As per historian Muthiah, the church is the oldest church built by US missionaries in Chennai and also has the second oldest bell in the city. The church was built as a smaller one by Dr. John Scudder and Rev. Miron Winslow the American missionary returning from Jaffna, Sri Lanka. The church was sold to Church Mission Society of London in 1878 at Rs. 10,000. As per another account, the church was founded in 1734 by governor George Mortin Pith. He is believed to have settled 230 weaver families beside the Cooum river to produce cotton fabric.

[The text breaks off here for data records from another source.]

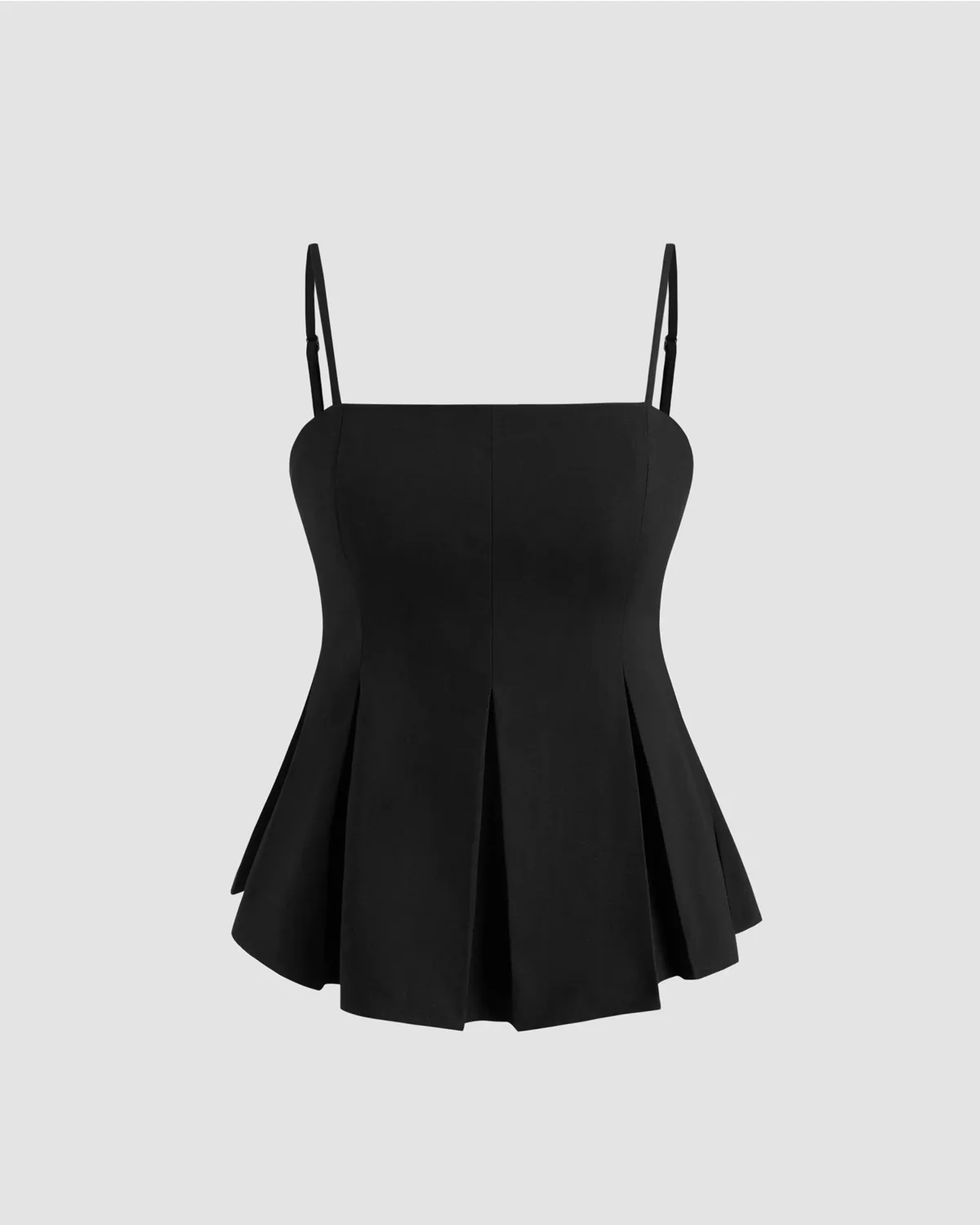 Box Pleats Black Fit And Flare Top - Image 5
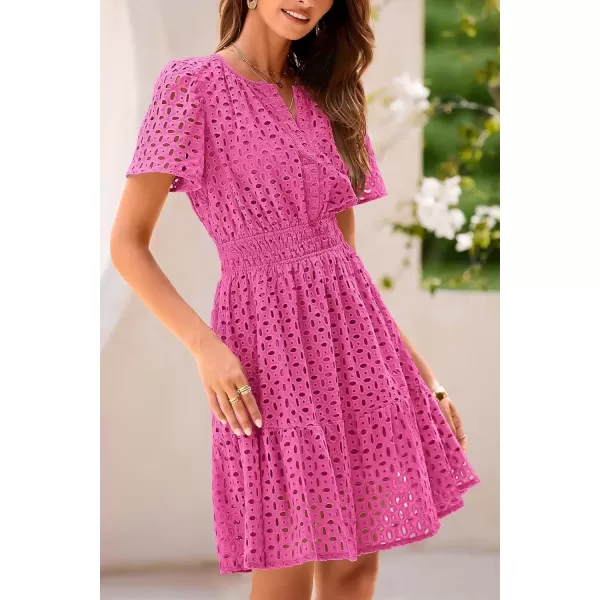 imagePRETTYGARDEN Womens 2024 Summer Short Dress V Neck Short Sleeve A Line Hollow Out Lace Ruffle Cute Casual Beach Party DressesRose Red
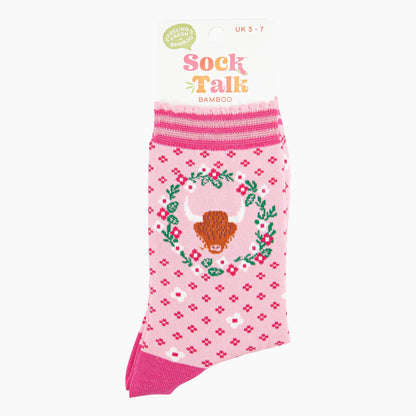 Women's Highland Cow Wreath Bamboo Socks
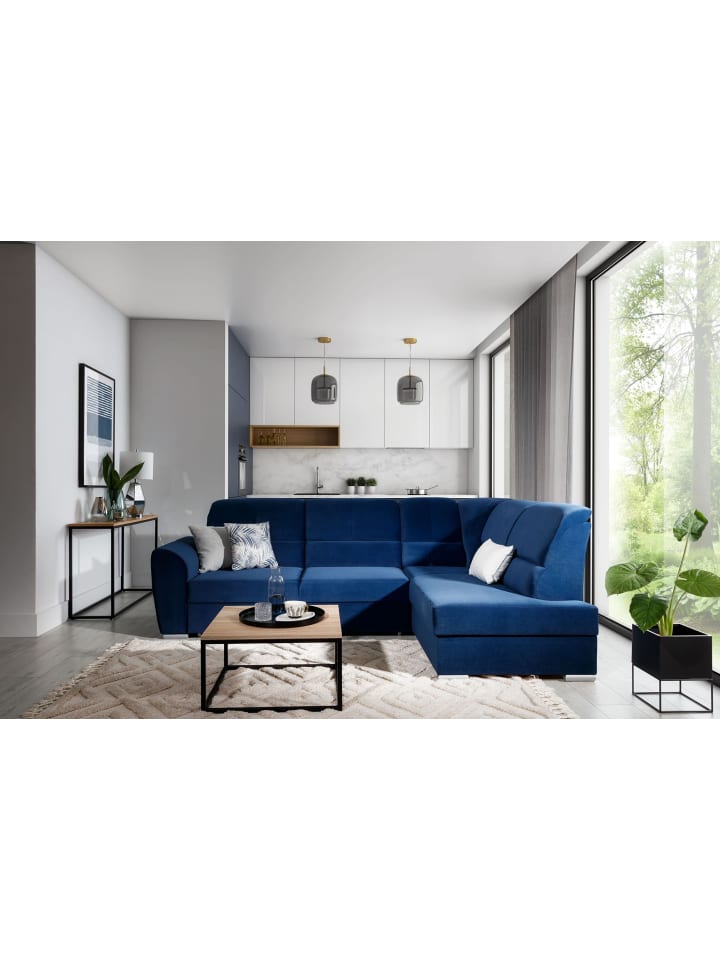 Silver Recamiere Rechts in Navyblau -  (L) 270 x (B) 270 x (H) 93 cm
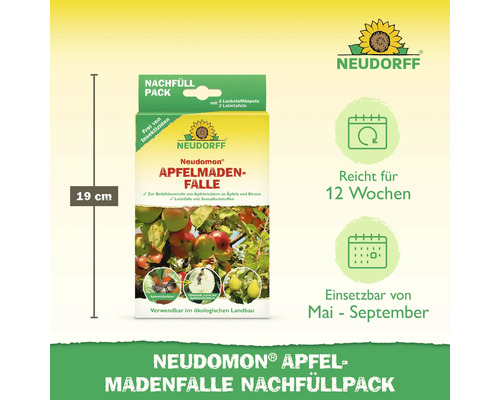 Neudomon Apfelmadenfalle Nachfüllpack, 19 cm Höhe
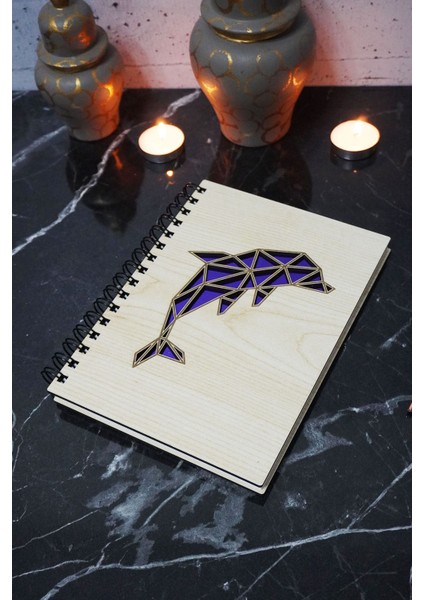 Yunus Balığı Figürlü Ahşap Kapaklı Defter - Çizgisiz Defter - Günlük - Ajanda- A5 Anı Defteri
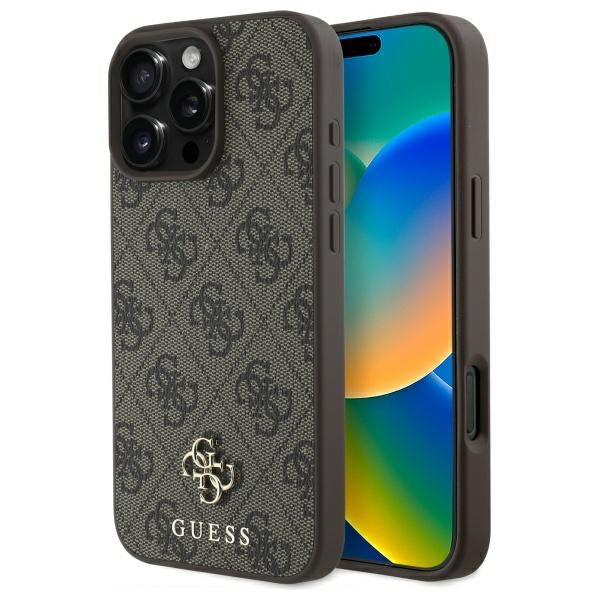 Guess iPhone 16 Pro Max - 4G Small Classic - MagSafe Θήκη με Επένδυση Συνθετικού Δέρματος - Brown - GUHMP16XP4SM4MW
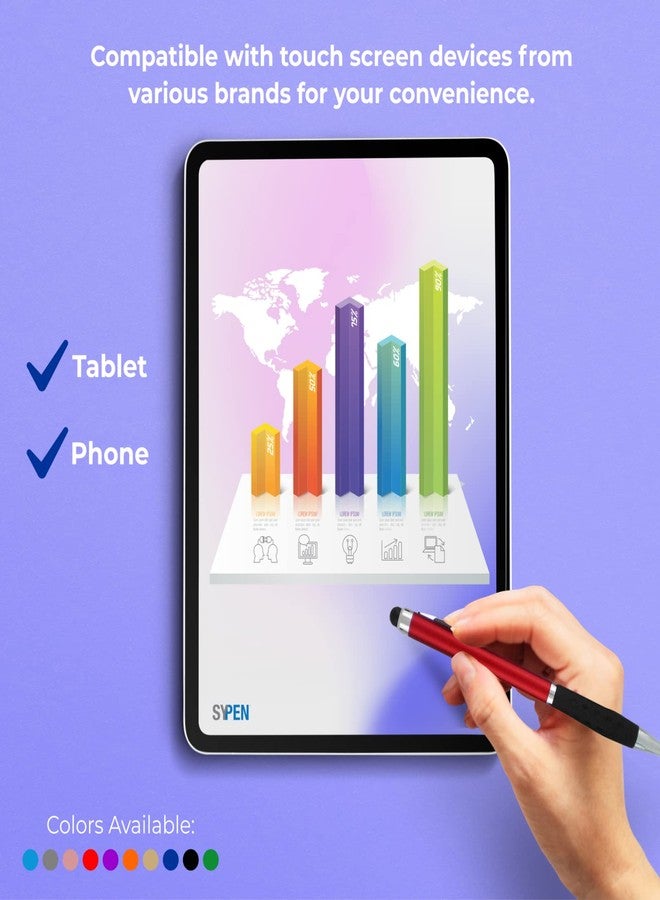 سيبين أقلام لمس - 2 في 1 شاشة لمس سعوية مع قلم كتابة حبر جاف، طرف قلم حساس لأجهزة iPad وiPhone وSamsung Galaxy وجميع الأجهزة الذكية - هيكل معدني - ألوان متنوعة، مقابض مريحة، عبوة من 12 قلمًا - Image 3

The church was reconstructed in 2003 at a cost of Rs 50 lakh.

==Worship practises==
The second pastor of the church was Rev. WT Sathianathan in 1862. The family continued for five generations with WD Clarke, the son-in-law of Sathianathan after 30 years of his service. Clarke was followed by his son Samuel Clarke, who was in turn continued by his son Sundar Clarke. In modern times, the Church is administered by the Diocese of Madras of the Church of South India. Mass is performed in the church from Monday to Friday on 8 a.m., 8:30 a.m. and 5 p.m. on Saturdays and 8:30 a.m. and 6 p.m. on Sundays. The festival of the temple is celebrated during the Christmas times for eight days, starting with flag hoisting on 24 December and ending with a feast and religious lectures.